SUPPLIED TEXT:
-- START --

This project will conduct an **exploratory data analysis** of the modified Home Mortgage Disclosure Act (HMDA) [2022 Loan Application Register](https://ffiec.cfpb.gov/documentation/2022/publications/modified-lar/) (LAR) data. 

The data contains **loan-level information filed by financial institutions** and modified by the [Consumer Financial Protection Bureau](https://www.consumerfinance.gov/) (CFPB) to protect the privacy of borrowers and lenders.

The HMDA is a United States federal law that requires financial institutions to maintain, report, and publicly disclose loan-level information about **mortgages**.

A detailed explanation of the data fields and definitions can be found in the [HMDA Documentation](https://ffiec.cfpb.gov/documentation/2022/lar-data-fields/).

In [1]:
# Print the file size in bytes and the number of lines
!stat -f "Size: %z bytes" ./data/2022_combined_mlar_header.txt && wc -l ./data/2022_combined_mlar_header.txt | awk '{print "Lines:", $1}'

Size: 3736212304 bytes
Lines: 16076740


The file is **3.7 gigabytes** in size **after decompression** and contains approximately **16 million records**.

-- END --

Dataset entries:

-- START --

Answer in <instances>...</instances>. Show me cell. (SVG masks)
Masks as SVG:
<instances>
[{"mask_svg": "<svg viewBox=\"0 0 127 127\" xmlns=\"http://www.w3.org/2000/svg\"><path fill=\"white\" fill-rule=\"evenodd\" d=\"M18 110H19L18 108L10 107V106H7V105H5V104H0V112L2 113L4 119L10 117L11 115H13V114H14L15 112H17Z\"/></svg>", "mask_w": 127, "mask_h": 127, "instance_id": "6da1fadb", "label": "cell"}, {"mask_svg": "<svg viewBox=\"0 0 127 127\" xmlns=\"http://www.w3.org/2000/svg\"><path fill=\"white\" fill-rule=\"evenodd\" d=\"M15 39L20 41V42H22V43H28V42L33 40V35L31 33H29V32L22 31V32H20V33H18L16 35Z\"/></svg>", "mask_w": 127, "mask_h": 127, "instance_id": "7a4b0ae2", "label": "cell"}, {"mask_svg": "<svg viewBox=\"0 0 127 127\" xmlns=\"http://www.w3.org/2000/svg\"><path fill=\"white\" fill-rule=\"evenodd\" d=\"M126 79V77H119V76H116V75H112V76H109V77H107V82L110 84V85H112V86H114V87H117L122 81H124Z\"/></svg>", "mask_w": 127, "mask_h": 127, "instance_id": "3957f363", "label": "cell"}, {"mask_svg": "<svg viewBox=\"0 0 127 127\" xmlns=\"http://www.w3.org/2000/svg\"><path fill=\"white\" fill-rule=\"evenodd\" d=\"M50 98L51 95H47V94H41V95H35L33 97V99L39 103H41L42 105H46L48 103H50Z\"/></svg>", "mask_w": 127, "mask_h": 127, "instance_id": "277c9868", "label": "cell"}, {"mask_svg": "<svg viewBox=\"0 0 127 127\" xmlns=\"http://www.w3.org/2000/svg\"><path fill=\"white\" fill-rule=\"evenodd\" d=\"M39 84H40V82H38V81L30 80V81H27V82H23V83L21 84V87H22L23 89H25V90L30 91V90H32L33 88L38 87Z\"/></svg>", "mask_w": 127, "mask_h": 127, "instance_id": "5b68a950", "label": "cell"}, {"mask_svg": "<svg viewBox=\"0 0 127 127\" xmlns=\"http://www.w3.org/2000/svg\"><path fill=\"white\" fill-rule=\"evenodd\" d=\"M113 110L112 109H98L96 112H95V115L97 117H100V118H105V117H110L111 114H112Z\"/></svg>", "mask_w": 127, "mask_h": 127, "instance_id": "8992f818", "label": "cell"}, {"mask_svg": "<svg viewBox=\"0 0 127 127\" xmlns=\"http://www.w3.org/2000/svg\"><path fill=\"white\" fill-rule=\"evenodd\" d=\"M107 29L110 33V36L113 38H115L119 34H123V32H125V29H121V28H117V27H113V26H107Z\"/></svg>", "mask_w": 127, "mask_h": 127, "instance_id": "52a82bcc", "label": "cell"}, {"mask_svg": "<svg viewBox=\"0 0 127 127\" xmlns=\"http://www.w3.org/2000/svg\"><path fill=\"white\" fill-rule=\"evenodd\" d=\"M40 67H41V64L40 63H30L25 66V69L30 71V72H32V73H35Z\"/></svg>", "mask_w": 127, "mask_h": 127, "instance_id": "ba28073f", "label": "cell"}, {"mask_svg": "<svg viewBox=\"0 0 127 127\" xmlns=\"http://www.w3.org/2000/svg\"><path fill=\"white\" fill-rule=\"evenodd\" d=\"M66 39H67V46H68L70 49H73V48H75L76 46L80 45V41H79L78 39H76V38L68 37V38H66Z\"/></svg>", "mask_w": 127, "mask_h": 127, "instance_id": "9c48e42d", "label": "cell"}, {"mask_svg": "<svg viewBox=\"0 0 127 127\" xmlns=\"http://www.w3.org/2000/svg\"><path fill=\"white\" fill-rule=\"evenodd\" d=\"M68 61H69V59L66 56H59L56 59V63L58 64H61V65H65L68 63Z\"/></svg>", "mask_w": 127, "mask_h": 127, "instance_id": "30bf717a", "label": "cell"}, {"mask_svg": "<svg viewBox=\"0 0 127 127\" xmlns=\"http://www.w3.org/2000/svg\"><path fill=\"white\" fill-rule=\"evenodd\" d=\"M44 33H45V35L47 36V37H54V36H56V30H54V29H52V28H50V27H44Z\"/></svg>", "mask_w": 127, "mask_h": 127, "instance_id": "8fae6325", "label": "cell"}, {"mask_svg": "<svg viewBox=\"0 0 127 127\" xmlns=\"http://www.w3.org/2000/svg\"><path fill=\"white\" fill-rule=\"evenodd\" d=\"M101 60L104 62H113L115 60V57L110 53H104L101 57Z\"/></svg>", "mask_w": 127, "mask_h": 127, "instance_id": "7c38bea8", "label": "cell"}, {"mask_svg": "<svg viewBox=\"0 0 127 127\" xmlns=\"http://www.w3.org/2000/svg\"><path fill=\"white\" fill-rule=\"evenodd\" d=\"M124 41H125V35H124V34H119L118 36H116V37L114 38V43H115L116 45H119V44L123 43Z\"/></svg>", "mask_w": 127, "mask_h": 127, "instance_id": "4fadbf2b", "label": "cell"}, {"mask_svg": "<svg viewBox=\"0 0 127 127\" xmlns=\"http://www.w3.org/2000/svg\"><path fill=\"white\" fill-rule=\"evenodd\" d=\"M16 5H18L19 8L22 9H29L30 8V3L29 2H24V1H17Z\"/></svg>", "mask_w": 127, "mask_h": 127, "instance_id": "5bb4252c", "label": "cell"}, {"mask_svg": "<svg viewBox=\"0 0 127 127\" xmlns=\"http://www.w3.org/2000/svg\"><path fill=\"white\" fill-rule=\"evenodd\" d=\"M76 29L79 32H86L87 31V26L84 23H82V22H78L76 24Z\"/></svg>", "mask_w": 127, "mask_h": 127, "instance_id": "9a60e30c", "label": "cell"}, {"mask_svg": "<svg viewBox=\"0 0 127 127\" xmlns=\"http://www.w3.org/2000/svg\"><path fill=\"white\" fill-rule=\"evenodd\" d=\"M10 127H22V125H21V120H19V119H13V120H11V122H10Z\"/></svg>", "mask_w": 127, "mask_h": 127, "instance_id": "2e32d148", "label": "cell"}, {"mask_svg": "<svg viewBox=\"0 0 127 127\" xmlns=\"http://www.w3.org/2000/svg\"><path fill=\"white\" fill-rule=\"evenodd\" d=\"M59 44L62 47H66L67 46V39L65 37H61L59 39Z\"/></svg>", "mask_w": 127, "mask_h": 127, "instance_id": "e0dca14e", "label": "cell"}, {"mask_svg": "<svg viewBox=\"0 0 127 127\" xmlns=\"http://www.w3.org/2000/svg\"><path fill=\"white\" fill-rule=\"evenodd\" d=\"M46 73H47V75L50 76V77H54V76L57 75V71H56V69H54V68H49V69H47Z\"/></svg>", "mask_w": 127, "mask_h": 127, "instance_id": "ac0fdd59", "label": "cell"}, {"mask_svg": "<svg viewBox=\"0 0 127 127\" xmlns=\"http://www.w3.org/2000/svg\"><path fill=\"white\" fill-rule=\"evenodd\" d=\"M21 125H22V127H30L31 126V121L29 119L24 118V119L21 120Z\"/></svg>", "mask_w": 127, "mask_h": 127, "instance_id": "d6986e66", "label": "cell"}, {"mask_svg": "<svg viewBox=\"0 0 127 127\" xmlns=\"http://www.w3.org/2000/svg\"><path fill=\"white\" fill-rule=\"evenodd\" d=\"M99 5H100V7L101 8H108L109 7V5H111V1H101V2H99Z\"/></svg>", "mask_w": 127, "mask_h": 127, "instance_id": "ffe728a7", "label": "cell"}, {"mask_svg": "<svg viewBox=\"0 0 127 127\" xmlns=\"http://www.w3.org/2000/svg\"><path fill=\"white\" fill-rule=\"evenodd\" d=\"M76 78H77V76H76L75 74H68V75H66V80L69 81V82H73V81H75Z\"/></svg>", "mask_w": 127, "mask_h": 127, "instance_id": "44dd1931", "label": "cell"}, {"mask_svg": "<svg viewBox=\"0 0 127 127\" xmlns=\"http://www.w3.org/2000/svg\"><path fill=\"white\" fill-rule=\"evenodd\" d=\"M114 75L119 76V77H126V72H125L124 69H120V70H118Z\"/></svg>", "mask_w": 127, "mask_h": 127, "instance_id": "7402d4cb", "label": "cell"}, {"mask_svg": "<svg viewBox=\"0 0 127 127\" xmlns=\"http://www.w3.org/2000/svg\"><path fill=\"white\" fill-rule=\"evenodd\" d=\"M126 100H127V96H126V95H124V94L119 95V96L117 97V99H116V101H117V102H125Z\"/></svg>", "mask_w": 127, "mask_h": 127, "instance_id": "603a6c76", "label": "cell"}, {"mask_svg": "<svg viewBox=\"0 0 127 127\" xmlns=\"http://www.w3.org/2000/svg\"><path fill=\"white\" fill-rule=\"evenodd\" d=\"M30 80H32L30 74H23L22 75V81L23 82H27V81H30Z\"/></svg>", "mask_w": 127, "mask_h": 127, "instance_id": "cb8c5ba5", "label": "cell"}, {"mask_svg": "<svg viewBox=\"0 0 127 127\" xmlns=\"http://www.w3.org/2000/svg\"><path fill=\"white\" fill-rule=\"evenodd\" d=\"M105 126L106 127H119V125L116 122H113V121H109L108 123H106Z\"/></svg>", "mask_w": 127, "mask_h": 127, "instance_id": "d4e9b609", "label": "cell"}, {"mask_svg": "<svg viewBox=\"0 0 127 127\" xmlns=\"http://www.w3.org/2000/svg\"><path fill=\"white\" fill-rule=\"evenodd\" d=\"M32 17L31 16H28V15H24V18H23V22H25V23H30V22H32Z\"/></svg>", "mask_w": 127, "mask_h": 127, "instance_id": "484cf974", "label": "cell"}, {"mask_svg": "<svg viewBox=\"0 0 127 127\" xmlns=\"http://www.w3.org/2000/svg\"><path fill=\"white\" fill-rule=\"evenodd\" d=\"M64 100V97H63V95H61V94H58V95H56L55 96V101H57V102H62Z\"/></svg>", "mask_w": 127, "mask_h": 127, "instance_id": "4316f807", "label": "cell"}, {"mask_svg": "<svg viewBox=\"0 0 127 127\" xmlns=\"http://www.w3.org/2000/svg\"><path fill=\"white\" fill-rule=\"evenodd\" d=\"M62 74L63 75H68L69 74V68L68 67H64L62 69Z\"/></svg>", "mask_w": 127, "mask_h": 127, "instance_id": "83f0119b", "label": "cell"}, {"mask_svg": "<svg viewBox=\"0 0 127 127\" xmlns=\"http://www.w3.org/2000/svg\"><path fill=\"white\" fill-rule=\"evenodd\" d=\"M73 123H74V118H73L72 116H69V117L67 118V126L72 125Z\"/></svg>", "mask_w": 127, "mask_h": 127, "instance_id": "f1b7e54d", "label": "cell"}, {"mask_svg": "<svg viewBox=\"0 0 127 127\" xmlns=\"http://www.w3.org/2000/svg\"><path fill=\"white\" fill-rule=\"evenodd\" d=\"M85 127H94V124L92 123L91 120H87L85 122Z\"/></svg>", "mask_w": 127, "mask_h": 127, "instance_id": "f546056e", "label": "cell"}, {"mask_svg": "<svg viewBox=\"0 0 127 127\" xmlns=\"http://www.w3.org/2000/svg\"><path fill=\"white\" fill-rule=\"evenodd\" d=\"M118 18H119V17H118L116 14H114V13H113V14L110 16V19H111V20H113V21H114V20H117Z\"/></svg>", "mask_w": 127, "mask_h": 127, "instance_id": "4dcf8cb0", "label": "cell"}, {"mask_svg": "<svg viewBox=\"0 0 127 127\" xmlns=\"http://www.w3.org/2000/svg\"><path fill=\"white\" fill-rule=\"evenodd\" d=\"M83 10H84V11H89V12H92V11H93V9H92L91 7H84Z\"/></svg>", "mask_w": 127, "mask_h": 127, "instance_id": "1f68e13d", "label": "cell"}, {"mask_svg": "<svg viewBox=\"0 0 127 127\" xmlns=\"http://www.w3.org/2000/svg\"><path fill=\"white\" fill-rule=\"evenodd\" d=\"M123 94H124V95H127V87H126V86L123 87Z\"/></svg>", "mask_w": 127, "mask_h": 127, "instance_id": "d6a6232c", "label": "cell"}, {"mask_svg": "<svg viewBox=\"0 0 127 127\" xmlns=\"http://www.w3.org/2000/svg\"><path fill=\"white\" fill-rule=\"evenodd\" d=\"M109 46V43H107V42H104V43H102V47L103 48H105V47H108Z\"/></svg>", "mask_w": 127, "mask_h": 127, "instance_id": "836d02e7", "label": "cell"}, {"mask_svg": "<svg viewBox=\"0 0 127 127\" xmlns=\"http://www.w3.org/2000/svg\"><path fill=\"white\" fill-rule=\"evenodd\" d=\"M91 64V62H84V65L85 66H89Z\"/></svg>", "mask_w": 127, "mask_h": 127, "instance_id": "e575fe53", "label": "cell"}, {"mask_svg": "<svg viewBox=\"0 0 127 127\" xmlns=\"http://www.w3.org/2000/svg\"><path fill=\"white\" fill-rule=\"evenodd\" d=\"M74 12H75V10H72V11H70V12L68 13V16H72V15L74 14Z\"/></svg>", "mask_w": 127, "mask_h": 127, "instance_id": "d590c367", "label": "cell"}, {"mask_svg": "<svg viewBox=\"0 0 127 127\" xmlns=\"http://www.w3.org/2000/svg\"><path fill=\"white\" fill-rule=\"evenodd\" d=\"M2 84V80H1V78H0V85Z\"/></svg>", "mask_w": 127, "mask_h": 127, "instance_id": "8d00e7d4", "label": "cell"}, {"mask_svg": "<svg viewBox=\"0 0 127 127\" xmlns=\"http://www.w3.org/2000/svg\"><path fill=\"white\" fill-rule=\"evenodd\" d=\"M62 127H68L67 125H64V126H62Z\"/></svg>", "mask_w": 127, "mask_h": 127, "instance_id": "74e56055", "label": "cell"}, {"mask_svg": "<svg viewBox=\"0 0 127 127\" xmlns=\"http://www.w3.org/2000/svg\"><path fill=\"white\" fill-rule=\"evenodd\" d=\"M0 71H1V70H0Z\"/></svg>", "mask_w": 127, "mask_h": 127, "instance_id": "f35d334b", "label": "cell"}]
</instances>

-- END --

EXERCISE REQUIREMENTS:
#1 Reproduce the stretch of the HMDA data overview from "This project will" through "information about **mortgages**.".
#2 Report each line of the entries that contains the string "instances". Case counts when matching.

ANSWERS TO THE PROBLEMS:
#1
This project will conduct an **exploratory data analysis** of the modified Home Mortgage Disclosure Act (HMDA) [2022 Loan Application Register](https://ffiec.cfpb.gov/documentation/2022/publications/modified-lar/) (LAR) data. 

The data contains **loan-level information filed by financial institutions** and modified by the [Consumer Financial Protection Bureau](https://www.consumerfinance.gov/) (CFPB) to protect the privacy of borrowers and lenders.

The HMDA is a United States federal law that requires financial institutions to maintain, report, and publicly disclose loan-level information about **mortgages**.

#2
Answer in <instances>...</instances>. Show me cell. (SVG masks)
<instances>
</instances>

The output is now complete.